Matthias Müller (born 9 June 1953) is a German businessman who served as the chief executive officer (CEO) of Volkswagen AG from 25 September 2015 to 12 April 2018. He had been the CEO of its subsidiary, Porsche, since 2010 and has been a Member of the executive board of Porsche Automobil Holding SE since 2010.

==Early life and education==
Matthias Müller was born on 9 June 1953, in Limbach-Oberfrohna, East Germany. His family moved to West Germany in 1955, and he grew up in Bavaria. After graduating from school in Ingolstadt, Müller started an apprenticeship as a toolmaker at Audi, which he completed in 1977. He subsequently studied computer engineering science at the Munich University of Applied Sciences.

==Career==
Müller returned to Audi and assumed a junior management position in the IT department in 1984. After joining the planning department in 1993, Müller became product manager for the Audi A3; two years later he was given overall responsibility for product management at Audi.

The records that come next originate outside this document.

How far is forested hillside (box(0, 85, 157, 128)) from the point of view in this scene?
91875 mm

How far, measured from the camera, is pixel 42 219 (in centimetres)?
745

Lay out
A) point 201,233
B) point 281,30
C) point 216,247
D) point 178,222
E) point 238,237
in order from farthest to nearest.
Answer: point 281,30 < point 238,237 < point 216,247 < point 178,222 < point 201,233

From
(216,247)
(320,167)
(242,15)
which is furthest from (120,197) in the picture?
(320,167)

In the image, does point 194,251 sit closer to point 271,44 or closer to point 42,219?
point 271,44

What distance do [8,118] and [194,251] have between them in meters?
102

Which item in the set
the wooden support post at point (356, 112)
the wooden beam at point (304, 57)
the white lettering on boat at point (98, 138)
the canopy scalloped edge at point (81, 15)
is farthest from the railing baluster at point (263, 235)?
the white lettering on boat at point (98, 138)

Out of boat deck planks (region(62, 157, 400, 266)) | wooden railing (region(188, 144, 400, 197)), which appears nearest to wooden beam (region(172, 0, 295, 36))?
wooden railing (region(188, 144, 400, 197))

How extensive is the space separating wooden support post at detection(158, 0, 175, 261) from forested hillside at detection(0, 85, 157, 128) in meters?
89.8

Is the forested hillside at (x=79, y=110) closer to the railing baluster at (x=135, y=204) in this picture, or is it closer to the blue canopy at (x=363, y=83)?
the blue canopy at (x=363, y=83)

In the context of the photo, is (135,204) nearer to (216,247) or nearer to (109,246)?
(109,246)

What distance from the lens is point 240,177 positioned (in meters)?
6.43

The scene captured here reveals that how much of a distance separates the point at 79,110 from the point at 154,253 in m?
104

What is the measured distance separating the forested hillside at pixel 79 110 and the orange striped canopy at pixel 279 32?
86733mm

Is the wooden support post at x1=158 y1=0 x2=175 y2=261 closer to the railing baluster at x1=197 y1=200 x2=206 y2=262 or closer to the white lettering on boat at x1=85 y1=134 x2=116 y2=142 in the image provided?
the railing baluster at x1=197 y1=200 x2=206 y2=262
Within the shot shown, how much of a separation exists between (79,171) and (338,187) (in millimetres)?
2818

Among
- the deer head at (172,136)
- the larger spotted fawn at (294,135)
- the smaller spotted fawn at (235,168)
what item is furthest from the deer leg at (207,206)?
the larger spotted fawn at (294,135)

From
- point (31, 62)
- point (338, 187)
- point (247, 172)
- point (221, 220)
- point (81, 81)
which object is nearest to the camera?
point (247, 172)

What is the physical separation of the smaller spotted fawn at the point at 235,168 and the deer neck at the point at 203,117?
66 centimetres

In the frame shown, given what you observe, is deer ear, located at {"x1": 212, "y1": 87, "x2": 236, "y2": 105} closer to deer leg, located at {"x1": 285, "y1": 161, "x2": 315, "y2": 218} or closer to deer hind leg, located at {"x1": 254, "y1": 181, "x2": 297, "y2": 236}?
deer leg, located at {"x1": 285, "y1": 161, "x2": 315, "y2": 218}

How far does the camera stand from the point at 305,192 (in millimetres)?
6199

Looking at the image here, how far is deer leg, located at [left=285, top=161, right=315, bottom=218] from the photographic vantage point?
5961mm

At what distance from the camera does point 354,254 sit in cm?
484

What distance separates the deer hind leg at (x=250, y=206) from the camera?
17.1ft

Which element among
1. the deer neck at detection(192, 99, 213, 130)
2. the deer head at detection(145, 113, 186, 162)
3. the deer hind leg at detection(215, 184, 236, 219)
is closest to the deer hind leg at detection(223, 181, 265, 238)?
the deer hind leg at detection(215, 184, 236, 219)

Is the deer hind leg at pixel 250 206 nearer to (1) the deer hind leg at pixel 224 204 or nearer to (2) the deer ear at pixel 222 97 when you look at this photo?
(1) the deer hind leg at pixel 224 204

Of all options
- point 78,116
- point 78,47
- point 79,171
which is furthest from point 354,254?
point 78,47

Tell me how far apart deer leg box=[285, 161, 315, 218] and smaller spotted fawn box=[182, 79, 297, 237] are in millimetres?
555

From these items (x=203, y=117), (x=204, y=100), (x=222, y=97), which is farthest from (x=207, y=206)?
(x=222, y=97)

Following Martin Winterkorn assumption of management at Audi, Müller was appointed coordinator of the Audi and Lamborghini model lines in 2002. In 2007 Winterkorn became boss of the VW Group and appointed Müller as general representative, later making him head of VW's product strategy, in control of all group brands.

In October 2010, he was appointed the CEO of Porsche AG. In February 2014 he became chief information officer of Porsche Automobil Holding SE.

On 25 September 2015, he was appointed the CEO of Volkswagen AG. He was ousted of his position as CEO of Volkswagen on April 12, 2018. Dr. Herbert Diess assumed Müller's position as CEO of Volkswagen AG.